Exercise instructions: Locate "What does the" in the listing below, then output the line holding it and every line after it, exactly and with nothing else.

Scene question records:
***

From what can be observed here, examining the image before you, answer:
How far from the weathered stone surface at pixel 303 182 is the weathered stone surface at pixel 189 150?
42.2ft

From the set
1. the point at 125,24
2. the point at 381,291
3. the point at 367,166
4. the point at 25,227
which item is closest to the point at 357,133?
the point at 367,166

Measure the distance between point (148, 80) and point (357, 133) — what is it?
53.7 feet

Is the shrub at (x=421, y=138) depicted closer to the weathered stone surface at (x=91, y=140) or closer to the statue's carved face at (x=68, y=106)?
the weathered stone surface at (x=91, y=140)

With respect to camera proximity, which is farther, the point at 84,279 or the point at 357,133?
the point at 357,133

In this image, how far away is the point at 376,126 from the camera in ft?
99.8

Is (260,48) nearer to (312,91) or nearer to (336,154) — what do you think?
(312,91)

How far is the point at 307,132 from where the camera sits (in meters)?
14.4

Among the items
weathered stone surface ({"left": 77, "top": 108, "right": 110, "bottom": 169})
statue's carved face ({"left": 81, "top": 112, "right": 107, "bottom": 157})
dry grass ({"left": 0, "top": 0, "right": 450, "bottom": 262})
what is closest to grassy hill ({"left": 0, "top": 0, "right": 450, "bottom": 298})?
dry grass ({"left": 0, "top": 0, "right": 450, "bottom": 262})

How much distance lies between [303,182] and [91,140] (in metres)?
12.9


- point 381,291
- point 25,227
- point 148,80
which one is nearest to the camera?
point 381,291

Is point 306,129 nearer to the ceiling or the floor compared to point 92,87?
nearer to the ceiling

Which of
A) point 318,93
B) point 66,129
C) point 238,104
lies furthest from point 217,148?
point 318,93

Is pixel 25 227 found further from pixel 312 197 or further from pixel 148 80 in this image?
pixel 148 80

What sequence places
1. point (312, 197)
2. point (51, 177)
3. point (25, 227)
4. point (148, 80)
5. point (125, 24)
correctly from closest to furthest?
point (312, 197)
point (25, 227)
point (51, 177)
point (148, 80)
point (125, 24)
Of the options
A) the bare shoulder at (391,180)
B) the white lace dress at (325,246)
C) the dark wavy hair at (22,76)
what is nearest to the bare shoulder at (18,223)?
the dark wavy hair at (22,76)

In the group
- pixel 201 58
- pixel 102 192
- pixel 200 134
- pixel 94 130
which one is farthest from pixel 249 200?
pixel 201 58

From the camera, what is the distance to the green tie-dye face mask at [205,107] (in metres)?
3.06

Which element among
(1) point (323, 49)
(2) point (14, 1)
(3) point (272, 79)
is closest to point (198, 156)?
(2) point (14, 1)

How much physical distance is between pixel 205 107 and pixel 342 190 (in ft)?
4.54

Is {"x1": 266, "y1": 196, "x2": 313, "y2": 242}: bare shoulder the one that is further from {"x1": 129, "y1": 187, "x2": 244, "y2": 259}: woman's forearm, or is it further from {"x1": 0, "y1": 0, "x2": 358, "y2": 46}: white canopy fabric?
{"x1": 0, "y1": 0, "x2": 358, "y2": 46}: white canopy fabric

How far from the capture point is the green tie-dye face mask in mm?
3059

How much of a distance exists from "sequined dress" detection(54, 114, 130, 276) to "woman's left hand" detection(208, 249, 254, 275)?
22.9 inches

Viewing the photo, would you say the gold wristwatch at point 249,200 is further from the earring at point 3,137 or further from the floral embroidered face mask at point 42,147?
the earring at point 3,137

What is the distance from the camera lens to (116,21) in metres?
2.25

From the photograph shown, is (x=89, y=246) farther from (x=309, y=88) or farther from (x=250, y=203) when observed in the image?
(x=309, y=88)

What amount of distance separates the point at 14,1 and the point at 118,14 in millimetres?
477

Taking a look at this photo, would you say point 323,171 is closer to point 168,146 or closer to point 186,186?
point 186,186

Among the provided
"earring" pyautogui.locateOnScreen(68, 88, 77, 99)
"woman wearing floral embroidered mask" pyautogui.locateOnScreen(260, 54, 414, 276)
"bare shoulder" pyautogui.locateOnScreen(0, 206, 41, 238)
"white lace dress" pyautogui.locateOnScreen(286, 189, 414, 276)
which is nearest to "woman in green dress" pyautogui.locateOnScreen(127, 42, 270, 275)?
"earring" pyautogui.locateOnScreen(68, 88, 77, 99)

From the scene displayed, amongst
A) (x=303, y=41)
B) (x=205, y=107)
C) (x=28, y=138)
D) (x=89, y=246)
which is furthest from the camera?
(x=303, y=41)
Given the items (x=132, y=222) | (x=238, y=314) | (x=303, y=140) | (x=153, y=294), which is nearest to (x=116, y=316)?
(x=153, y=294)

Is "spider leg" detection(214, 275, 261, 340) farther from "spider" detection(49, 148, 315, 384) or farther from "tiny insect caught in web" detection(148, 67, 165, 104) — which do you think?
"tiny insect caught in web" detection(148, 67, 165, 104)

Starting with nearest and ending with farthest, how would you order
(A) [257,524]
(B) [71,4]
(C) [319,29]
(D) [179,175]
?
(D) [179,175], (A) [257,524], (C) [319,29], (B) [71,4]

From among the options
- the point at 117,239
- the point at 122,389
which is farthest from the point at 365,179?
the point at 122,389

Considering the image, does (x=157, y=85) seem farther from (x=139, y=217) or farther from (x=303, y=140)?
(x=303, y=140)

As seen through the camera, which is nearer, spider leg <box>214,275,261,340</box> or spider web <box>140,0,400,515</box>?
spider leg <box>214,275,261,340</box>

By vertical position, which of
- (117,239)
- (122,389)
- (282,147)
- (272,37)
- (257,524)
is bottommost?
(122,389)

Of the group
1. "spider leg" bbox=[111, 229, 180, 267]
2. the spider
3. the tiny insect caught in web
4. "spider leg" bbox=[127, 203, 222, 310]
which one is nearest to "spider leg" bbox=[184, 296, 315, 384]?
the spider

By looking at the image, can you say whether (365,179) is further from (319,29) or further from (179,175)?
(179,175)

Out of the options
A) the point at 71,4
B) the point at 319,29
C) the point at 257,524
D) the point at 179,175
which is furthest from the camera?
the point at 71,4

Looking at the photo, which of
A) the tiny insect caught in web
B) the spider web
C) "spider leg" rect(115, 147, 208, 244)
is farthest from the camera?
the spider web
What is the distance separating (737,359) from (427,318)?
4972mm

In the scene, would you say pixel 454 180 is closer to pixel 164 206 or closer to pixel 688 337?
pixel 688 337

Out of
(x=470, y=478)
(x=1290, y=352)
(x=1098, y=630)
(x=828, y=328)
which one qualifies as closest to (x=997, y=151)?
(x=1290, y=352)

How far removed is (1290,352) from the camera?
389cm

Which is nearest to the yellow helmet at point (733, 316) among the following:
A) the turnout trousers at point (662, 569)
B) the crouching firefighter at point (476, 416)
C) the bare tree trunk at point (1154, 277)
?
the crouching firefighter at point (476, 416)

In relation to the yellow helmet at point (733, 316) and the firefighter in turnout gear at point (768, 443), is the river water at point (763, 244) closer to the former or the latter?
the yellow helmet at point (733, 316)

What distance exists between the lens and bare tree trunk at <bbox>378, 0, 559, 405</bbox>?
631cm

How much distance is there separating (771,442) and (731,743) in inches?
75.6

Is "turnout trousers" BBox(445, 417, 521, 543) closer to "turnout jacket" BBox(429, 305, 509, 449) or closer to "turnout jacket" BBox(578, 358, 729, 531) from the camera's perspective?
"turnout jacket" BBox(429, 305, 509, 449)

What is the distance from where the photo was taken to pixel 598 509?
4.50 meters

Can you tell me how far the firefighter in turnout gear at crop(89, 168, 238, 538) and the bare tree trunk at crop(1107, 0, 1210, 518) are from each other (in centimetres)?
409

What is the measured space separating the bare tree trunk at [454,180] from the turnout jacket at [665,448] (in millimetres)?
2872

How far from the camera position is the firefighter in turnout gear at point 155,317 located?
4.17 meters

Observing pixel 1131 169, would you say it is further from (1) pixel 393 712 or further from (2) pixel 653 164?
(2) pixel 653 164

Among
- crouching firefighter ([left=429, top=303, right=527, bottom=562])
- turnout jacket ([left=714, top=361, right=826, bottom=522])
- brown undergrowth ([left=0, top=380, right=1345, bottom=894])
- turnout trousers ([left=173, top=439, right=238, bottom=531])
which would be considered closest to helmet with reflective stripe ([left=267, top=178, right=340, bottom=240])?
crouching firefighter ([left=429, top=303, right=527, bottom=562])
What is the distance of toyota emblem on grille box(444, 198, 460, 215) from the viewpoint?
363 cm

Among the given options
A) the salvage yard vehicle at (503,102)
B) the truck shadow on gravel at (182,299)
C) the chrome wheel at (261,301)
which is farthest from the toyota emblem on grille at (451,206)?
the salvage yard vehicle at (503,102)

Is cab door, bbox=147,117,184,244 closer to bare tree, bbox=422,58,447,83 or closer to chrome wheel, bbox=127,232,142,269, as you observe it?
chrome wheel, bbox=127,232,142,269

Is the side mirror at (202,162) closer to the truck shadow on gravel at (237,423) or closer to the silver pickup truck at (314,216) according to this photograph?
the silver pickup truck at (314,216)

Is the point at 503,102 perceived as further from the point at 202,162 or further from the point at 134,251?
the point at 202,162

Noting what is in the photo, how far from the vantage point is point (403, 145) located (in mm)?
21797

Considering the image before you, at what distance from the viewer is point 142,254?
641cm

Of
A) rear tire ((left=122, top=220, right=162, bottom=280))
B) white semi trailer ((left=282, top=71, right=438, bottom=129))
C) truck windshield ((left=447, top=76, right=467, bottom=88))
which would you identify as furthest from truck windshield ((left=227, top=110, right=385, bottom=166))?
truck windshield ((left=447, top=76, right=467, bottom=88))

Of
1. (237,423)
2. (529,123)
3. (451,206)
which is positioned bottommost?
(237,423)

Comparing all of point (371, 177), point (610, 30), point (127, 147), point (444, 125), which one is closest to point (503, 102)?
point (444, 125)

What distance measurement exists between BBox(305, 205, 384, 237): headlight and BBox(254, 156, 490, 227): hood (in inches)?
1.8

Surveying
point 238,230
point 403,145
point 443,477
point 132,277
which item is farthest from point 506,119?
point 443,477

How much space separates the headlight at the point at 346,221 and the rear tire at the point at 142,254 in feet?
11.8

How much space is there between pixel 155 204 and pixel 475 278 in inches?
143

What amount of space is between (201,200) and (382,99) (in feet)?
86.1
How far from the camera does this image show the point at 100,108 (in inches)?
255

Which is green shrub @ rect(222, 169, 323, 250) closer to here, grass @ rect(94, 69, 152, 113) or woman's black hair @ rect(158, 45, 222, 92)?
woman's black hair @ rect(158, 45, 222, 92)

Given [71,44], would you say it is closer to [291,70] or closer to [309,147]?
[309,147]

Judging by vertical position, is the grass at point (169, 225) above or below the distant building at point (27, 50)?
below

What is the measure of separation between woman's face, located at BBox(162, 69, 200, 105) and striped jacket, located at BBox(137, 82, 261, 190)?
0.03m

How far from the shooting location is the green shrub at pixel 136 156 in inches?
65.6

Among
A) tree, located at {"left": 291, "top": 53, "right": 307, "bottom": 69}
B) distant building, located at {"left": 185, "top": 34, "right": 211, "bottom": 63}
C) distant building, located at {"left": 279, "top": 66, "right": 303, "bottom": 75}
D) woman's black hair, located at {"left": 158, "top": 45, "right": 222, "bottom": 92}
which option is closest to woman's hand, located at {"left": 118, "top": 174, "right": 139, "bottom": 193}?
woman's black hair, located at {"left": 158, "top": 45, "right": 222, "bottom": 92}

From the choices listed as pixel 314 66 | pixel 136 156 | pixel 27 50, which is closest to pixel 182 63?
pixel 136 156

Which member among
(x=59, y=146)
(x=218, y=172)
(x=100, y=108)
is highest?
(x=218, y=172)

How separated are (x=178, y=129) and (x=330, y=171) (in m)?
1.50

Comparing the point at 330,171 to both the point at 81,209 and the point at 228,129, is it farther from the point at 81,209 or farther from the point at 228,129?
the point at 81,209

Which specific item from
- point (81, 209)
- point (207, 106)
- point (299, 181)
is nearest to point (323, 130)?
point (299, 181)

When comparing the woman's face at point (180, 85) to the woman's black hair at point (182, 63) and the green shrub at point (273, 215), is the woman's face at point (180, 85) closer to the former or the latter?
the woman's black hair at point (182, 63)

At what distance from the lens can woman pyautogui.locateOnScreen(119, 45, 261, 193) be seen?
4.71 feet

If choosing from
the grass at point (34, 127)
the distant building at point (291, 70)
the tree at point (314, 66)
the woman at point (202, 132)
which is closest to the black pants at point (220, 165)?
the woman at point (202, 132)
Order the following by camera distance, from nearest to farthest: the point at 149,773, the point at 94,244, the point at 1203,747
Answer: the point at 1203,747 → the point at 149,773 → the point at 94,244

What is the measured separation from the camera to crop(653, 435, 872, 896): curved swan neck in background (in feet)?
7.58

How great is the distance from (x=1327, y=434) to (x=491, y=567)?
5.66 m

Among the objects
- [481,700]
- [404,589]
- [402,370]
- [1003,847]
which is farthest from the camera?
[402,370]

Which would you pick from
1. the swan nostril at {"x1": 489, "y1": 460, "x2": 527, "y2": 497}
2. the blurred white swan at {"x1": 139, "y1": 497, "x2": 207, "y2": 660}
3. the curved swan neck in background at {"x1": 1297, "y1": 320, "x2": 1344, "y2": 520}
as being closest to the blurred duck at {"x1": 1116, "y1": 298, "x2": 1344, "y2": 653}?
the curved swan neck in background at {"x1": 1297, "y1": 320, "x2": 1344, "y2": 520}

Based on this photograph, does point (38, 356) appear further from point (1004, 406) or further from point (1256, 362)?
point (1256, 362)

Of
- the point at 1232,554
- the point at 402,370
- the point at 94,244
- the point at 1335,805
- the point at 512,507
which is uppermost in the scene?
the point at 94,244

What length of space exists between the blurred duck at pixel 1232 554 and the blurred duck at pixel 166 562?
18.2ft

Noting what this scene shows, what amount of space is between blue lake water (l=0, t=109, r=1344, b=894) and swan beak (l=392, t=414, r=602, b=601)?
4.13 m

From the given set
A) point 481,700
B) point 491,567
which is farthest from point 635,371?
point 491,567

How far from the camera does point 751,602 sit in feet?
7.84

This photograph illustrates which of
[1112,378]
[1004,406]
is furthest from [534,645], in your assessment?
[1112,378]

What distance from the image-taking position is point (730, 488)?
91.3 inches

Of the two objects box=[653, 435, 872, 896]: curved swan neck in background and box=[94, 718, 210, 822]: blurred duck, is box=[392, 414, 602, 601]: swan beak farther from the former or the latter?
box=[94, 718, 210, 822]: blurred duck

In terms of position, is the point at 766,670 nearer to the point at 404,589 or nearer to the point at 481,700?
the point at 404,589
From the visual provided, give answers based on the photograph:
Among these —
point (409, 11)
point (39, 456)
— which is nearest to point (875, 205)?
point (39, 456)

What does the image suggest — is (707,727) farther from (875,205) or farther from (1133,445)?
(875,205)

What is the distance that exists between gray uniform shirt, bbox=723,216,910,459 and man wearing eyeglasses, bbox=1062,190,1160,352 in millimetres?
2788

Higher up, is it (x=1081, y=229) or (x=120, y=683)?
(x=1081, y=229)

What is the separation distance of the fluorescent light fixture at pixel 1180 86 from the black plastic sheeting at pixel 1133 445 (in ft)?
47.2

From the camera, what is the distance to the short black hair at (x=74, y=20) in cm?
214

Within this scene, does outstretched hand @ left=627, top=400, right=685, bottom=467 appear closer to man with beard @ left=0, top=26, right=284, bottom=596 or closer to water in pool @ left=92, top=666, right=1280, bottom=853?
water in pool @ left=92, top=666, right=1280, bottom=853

***

The reply:
What does the image suggest — is (707,727) farther from (875,205) or farther from (1133,445)?
(875,205)

What is the distance that exists between gray uniform shirt, bbox=723,216,910,459 and man wearing eyeglasses, bbox=1062,190,1160,352 in millimetres?
2788

Higher up, is it (x=1081, y=229) or (x=120, y=683)?
(x=1081, y=229)

What is the separation distance of the fluorescent light fixture at pixel 1180 86 from the black plastic sheeting at pixel 1133 445 (in ft)?
47.2

From the camera, what is the distance to the short black hair at (x=74, y=20) in cm?
214

Within this scene, does outstretched hand @ left=627, top=400, right=685, bottom=467 appear closer to man with beard @ left=0, top=26, right=284, bottom=596 or closer to water in pool @ left=92, top=666, right=1280, bottom=853?
water in pool @ left=92, top=666, right=1280, bottom=853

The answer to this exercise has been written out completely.